*LISTA DE TAREFAS*
A) Com base no texto sobre o grupo Oficina, responda:
(i) Em que faculdade estudavam os fundadores do grupo?
(ii) Que montagem de José Celso deu origem ao chamado Tropicalismo?
(iii) Em que ano o grupo foi dissolvido?
B) Escreva a continuação do texto sobre o grupo Oficina, começando logo após a última frase apresentada.

*TEXTO FORNECIDO*
▼▼▼

O outro protagonista do teatro paulista nos anos 60 foi o grupo Oficina. Foi fundado, no final dos anos 50, por um grupo de estudantes da Faculdade de Direito do Largo São Francisco: José Celso Martinez Correa, Amir Hadad, Renato Borgui e Carlos Queiroz Telles. Nos anos 60, a trajetória do grupo se confundiu com a trajetória do diretor José Celso Martinez Correa, mais importante diretor da sua geração. Em poucos anos ele aprendeu , dominou e transformou a herança estética do teatro ocidental no século XX.
Dele foi aquela que é considerada por muitos críticos como a melhor montagem realista de nossos palcos, Os Pequenos Burgueses, de Máximo Górki (1963). O melhor Brecht também é dele. Pode-se escolher Na Selva das Cidades ou Galileu Galilei. Mas o marco de sua obra é a montagem de O Rei da Vela, de Oswald de Andrade. Nessa montagem ele recuperou a tradição modernista traduzindo-a para o palco e deu origem (ou forma) ao chamado Tropicalismo, que teria repercussão nas artes plásticas, na música, no cinema e na literatura.
Com Roda Viva, texto de Chico Buarque de Holanda, José Celso e seu elenco tiveram de enfrentar a fúria do grupo paramilitar CCC que, com a complacência da polícia, espancou os atores da montagem (entre eles, Zezé Motta, Marília Pêra, Rodrigo Santiago e Jura Otero) e depredou a sala de espetáculos em que se apresentavam, o Teatro Ruth Escobar. Entre os atores que passaram por essas montagens podemos destacar Renato Borgui (protagonista de quase todas elas), Célia Helena, Raul Cortez, Ítala Nandi, Etty Frazer, Eugênio Kusnet (que transmitiu ao diretor e seus atores sua experiência e conhecimento do método Stanislavisky, que ele havia aprendido em sua Rússia natal), Cláudio Correia e Castro, Fauzi Arap, Beatriz Segall, Fernando Peixoto (também importante na dinâmica do grupo como assistente de direção e teórico) e Mauro Mendonça, entre tantos outros.
Gracias Senõr, fruto da convivência com o grupo americano Living Theater, foi o último espetáculo a ter grande repercussão de crítica e público. O processo de desagregação do grupo, fruto, entre outras coisas, da repressão policial e política, levaram à sua dissolução, em 1972. José Celso viveu então no exílio até 1979. Quando voltou ao Brasil, engajou-se numa luta pela recuperação da posse do espaço do teatro, depois pelo seu tombamento e por sua reforma (na verdade reconstrução, em outros moldes) com um projeto revolucionário, ainda que discutível, de Lina Bo Bardi e Edson Elito.

▲▲▲

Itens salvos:
▼▼▼

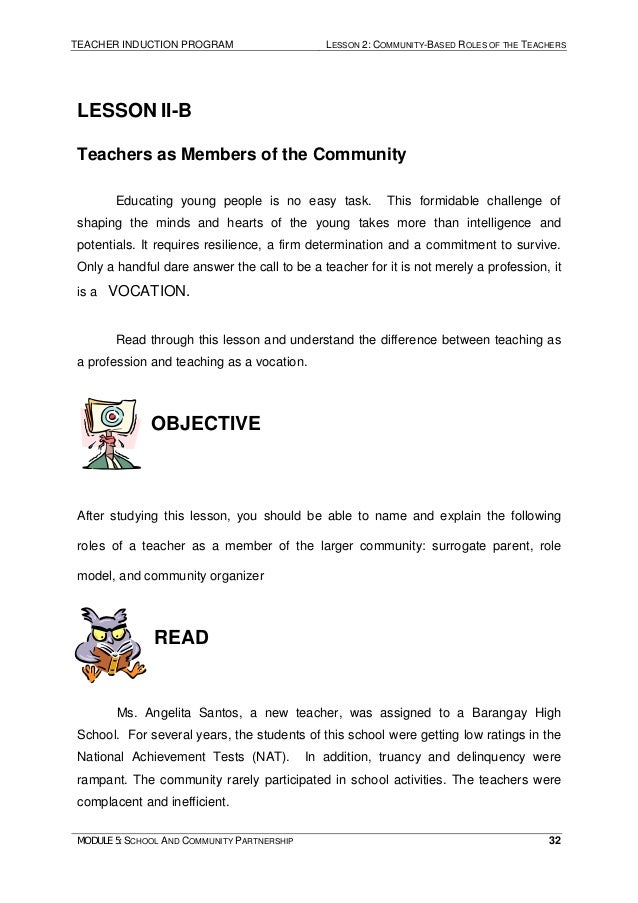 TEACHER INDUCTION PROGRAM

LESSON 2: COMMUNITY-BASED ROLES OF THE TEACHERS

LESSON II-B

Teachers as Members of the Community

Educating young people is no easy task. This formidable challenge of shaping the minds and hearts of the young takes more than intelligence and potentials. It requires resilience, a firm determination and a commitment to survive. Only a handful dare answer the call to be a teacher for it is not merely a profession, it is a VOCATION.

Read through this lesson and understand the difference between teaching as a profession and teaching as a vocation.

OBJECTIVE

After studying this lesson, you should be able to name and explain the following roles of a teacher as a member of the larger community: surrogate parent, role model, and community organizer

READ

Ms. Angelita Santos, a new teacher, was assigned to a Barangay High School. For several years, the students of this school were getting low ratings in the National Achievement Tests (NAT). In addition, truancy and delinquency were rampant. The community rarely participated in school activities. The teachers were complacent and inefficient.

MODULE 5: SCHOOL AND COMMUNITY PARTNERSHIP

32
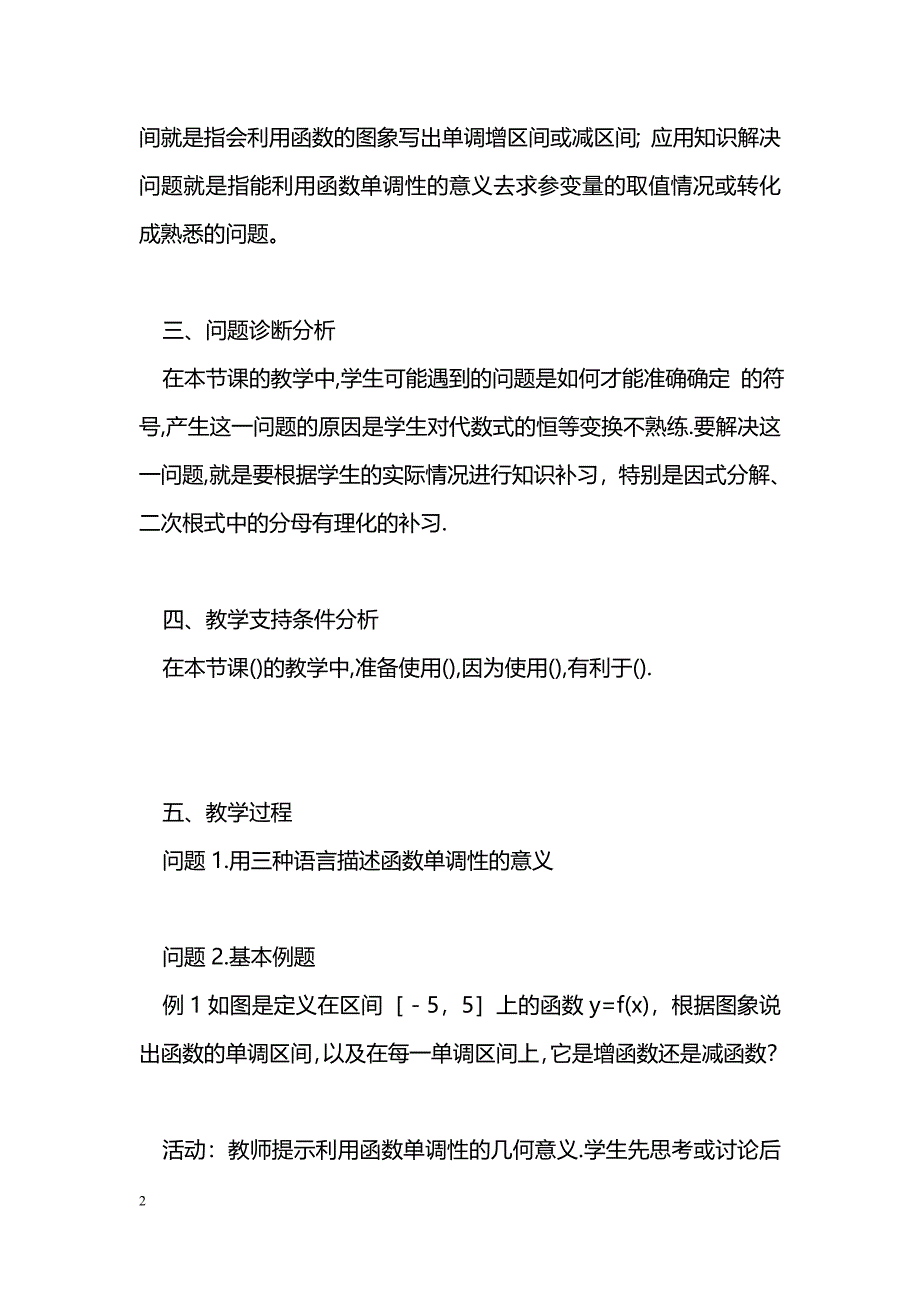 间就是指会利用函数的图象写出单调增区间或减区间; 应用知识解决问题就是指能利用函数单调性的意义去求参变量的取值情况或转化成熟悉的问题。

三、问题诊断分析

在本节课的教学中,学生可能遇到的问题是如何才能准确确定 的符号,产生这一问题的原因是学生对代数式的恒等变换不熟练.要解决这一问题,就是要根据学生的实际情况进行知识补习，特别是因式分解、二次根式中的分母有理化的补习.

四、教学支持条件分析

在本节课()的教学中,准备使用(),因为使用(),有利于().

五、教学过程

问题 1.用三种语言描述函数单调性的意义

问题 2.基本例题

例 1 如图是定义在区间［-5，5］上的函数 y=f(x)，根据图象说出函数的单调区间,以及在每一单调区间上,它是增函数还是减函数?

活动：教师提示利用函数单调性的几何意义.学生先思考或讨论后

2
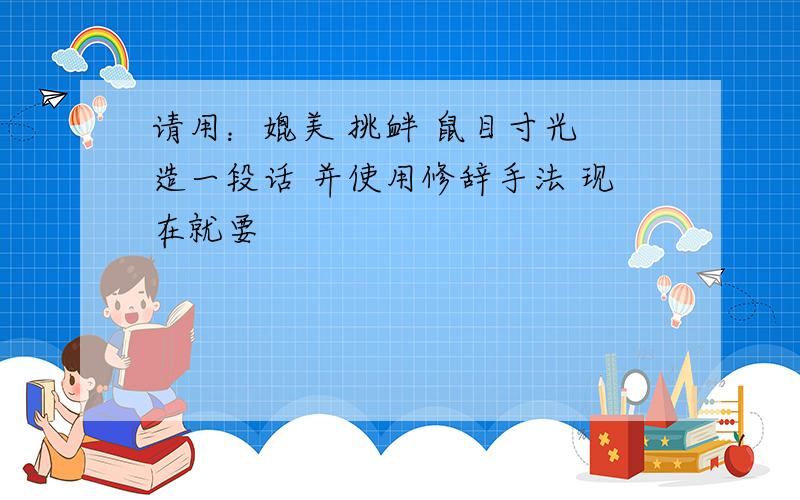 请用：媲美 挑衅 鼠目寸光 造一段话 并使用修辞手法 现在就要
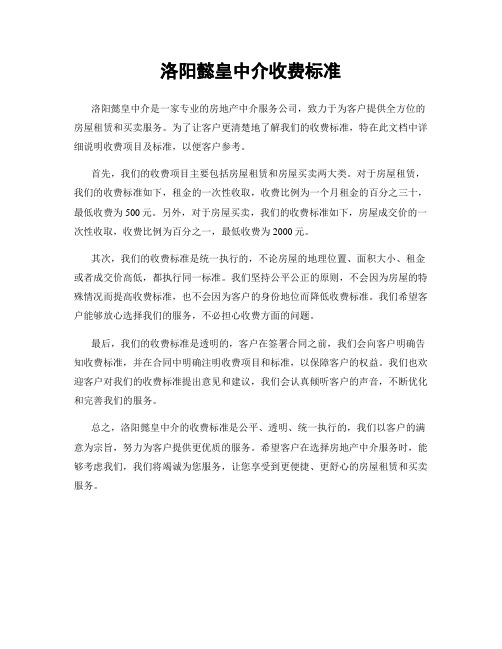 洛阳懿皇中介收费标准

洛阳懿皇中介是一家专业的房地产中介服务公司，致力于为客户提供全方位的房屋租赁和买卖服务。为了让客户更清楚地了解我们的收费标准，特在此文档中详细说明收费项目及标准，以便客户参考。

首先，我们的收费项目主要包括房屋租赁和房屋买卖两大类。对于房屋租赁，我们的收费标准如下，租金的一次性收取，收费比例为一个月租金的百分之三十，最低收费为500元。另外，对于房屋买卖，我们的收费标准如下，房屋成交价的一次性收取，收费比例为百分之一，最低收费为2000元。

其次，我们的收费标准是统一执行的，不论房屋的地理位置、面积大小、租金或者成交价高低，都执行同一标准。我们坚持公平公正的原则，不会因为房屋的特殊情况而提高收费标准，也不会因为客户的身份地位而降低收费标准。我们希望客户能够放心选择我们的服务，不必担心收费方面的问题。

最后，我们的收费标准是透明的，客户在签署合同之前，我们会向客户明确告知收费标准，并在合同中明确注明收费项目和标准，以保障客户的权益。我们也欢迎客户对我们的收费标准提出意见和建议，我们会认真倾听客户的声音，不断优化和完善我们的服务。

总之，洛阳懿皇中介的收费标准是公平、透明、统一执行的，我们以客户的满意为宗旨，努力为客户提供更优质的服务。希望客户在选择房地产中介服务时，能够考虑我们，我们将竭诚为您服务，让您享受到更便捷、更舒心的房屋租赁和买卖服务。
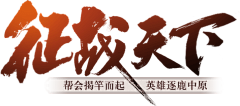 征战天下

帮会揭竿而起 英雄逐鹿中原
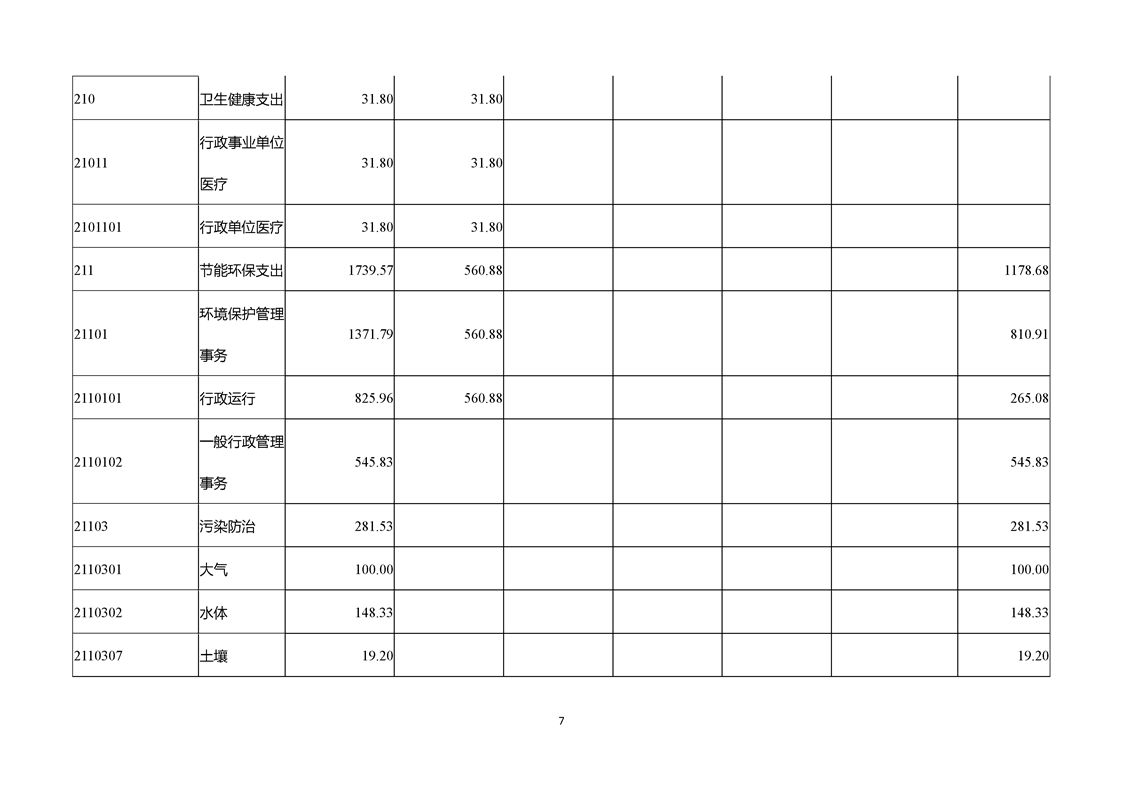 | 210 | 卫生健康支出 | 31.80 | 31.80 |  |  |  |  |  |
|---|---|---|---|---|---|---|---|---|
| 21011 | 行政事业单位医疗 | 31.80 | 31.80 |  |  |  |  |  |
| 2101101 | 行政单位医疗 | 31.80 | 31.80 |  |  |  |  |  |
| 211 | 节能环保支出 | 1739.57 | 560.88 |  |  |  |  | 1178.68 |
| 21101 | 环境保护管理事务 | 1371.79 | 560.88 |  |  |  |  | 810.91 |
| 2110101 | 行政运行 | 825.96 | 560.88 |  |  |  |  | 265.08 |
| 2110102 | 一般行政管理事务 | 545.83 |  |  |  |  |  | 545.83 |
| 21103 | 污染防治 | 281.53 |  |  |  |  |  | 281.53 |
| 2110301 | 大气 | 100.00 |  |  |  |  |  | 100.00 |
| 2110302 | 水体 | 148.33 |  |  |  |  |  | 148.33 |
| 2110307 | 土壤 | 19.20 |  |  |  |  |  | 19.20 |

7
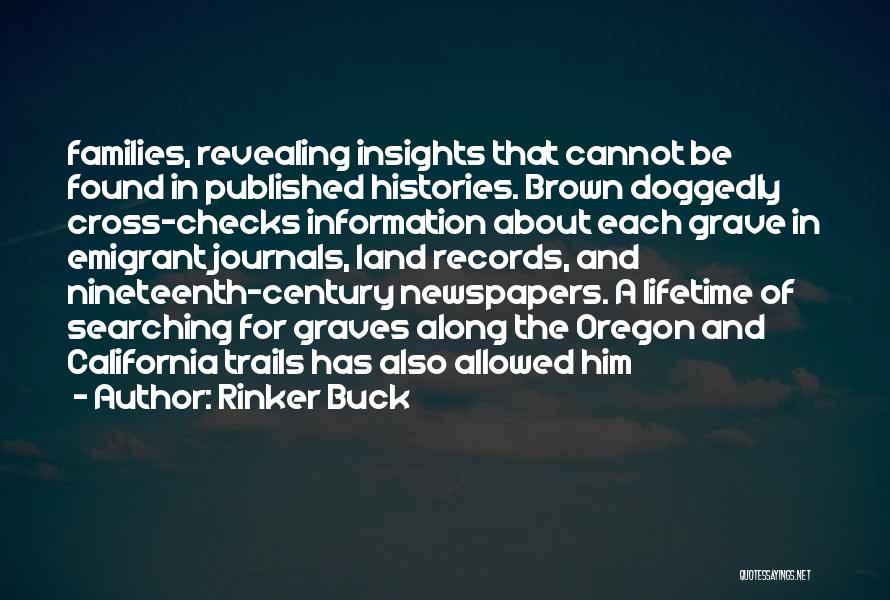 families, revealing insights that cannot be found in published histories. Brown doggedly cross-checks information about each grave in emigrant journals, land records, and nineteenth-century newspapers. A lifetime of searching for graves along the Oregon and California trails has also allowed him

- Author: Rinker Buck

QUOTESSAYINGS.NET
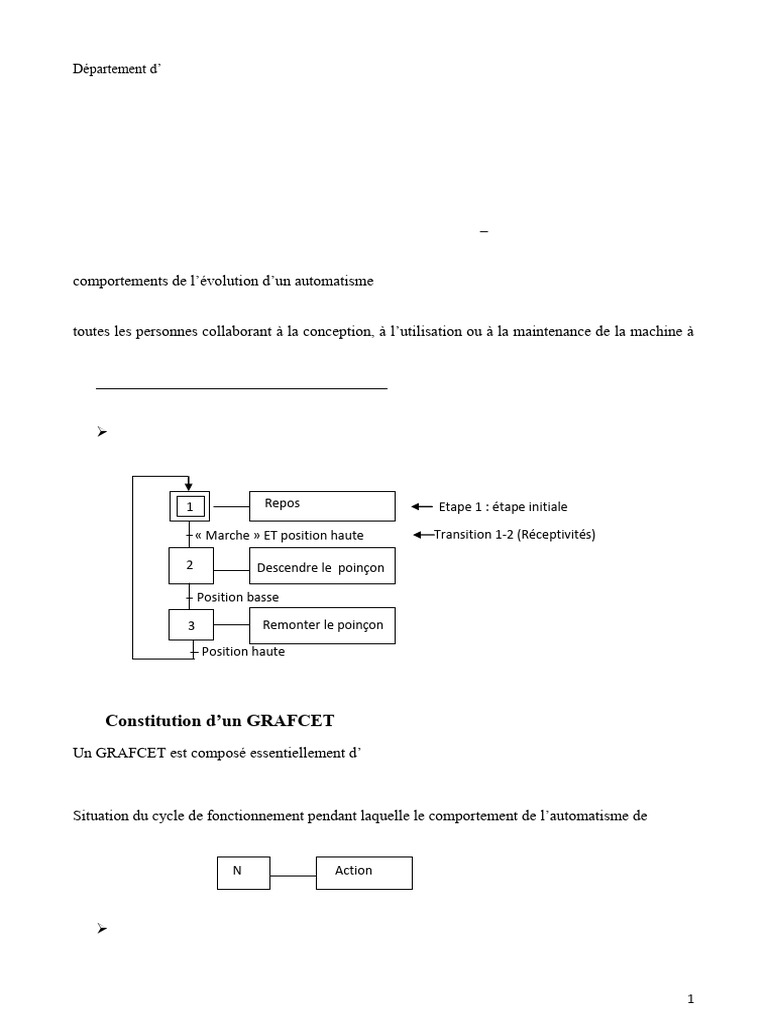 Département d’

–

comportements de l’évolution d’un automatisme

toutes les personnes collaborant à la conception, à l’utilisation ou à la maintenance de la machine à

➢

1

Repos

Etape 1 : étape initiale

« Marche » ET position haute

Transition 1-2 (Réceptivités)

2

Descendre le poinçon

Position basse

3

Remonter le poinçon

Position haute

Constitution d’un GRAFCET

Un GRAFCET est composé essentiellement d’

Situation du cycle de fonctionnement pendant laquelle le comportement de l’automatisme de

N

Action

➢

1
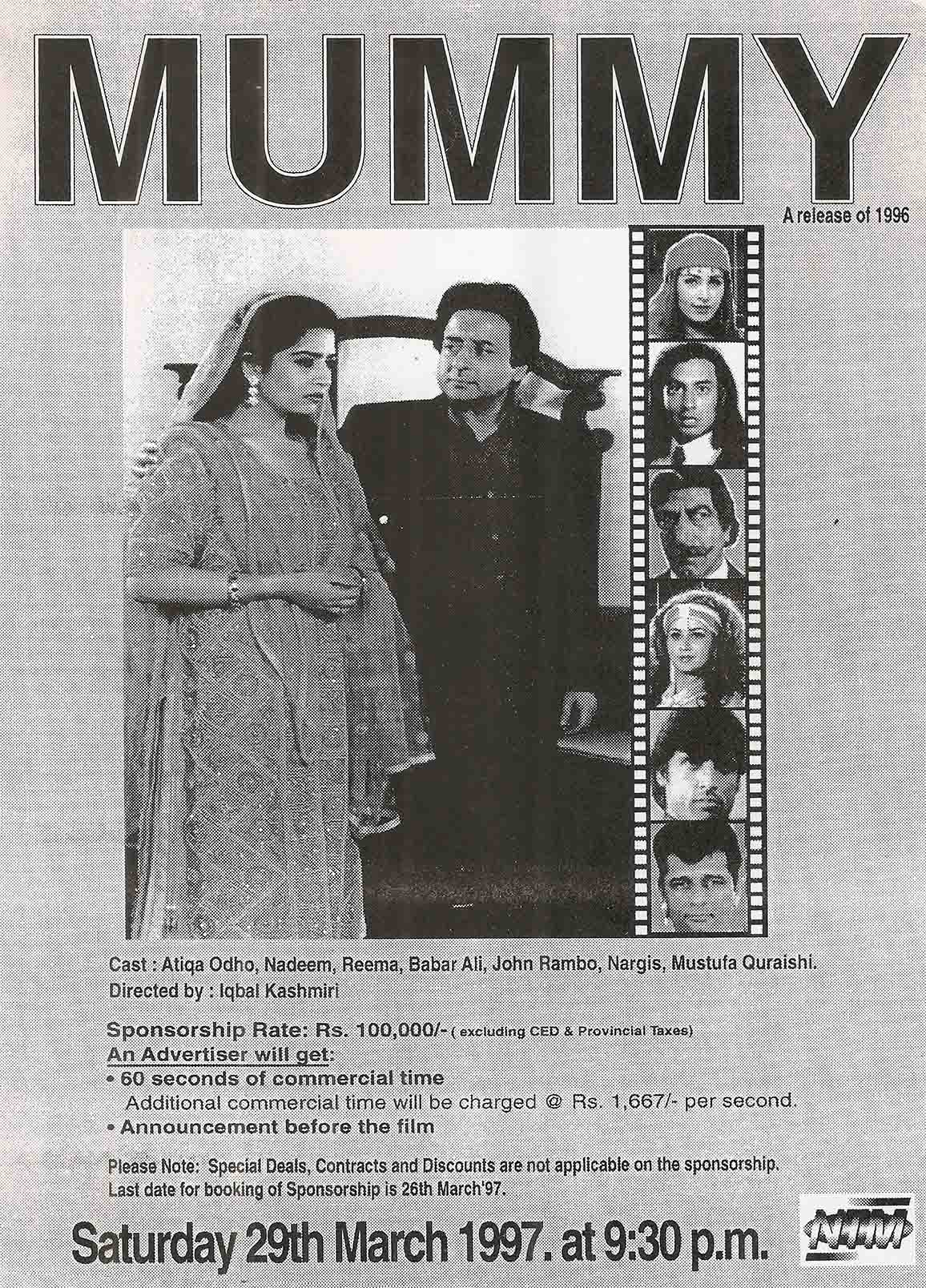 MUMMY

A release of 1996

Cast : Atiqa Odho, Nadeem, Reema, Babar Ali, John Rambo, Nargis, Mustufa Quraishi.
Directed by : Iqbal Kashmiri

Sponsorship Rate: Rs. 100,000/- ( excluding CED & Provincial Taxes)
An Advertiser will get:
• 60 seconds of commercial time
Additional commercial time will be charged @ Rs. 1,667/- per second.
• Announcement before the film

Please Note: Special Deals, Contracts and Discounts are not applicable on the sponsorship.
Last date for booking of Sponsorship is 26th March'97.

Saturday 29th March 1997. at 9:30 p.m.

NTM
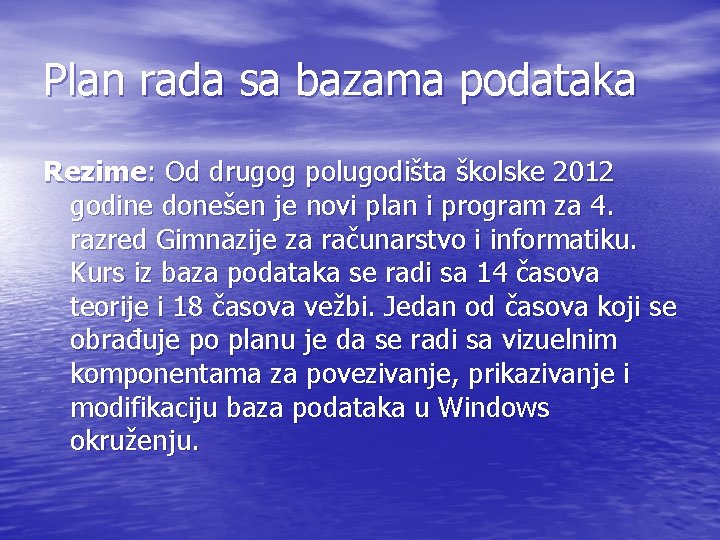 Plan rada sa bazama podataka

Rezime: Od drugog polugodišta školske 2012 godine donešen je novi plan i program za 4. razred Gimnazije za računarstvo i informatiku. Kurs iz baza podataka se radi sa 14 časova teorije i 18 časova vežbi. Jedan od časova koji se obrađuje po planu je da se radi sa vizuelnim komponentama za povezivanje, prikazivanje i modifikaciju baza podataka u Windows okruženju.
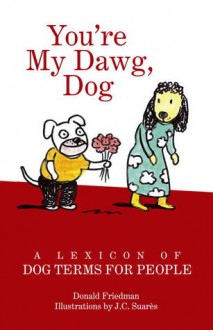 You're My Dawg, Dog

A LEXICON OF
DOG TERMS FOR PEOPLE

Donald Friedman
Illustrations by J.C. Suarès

▲▲▲

*RESULTADOS DAS TAREFAS*
A)
(i) Na Faculdade de Direito do Largo São Francisco.
(ii) O Rei da Vela, de Oswald de Andrade.
(iii) Em 1972.

B)
Ele só voltaria a dirigir outro espetáculo em 91 (As Boas, uma releitura de As Criadas, de Genet). O novo Teatro Oficina - ou Usina Uzona, como passou a se chamar - foi aberto em 93 com uma genial adaptação do Hamlet, de Shakespeare. A produtora e atriz Ruth Escobar colocou o Brasil no mapa da produção mundial, em duas frentes distintas. Por um lado, produziu espetáculos antológicos como Cemitério de Automóveis, O Balcão e Os Monstros, trazendo para trabalhar aqui artistas como Victor Garcia, Jean Genet, Jerome Savary e Fernando Arrabal. Sua outra atividade foi como produtora de festivais internacionais.
Em 72, por exemplo, ela apresentou para o público paulista Bob Wilson, com a histórica montagem de The Life And Times of Joseph Stalin. Seu Festival existe, intermitente, até os dias de hoje, e é o evento mais importante do gênero, no Brasil. Uma geração de dramaturgos surgiu entre o final dos anos 60 e o início dos 70. São nomes que estão produzindo até hoje parte do melhor teatro paulista - e portanto brasileiro: Plínio Marcos, Consuelo de Castro, Leilah Assumpção, Antônio Bivar, Zé Vicente, Mário Prata... Os anos 70 foram anos de um teatro de resistência à ditadura. Produziu-se uma farta literatura dramática que tratava metaforicamente da questão política. Renato Borghi, Gianfrancesco Guarnieri e Fernando Peixoto foram os baluartes desse teatro.
Paralelo a essa produção, um grupo de jovens desenvolveu uma dramaturgia marcada pelo humor e pelos temas mais leves. O grupo Fanta Maria e Pandora, integrado pelos autores, diretores e atores Miguel Magno e Ricardo de Almeida, é um bom exemplo. Outro é o Royal Bixiga's Company, formado por uma turma da EAD - Ney Latorraca, Francarlos Reis, Ileana Kwasinsky, Jandira Martini etc. O Pod Minoga deu espaço para uma geração de comediantes como Flávio de Souza, Carlos Moreno, Yara Janra e Mira Haar, que levaram, para suas carreiras solo, uma característica de seu líder e diretor Naum Alves de Souza: a capacidade de transitar com igual talento pela dramaturgia, direção, cenografia, figurinos etc. Naum se destacou também como dramaturgo, com uma série memorialística irretocável.
Destacam-se também, a partir dessa época, os nomes de Fauzi Arap, C.A. Sofredinni, Flávio Márcio, Maria Adelaide Amaral... O fato mais importante dos anos 70 foi a fundação do grupo Macunaíma, depois mudado para CPT, sob a direção de nosso mais importante diretor, Antunes Filho. O espetáculo Macunaíma (1977) é um marco comparável à montagem de Vestido de Noiva por Ziembinsky (1943) e O Rei da Vela por Zé Celso (1968). Viajou o mundo e deu origem a uma busca estética e ética que se mantém até hoje, no espaço garantido pelo Sesc para o CPT. A liberalização do regime, no final dos anos 70, não trouxe a avalanche de obras-primas que se supunha ter sido impedida pela censura de chegar aos palcos.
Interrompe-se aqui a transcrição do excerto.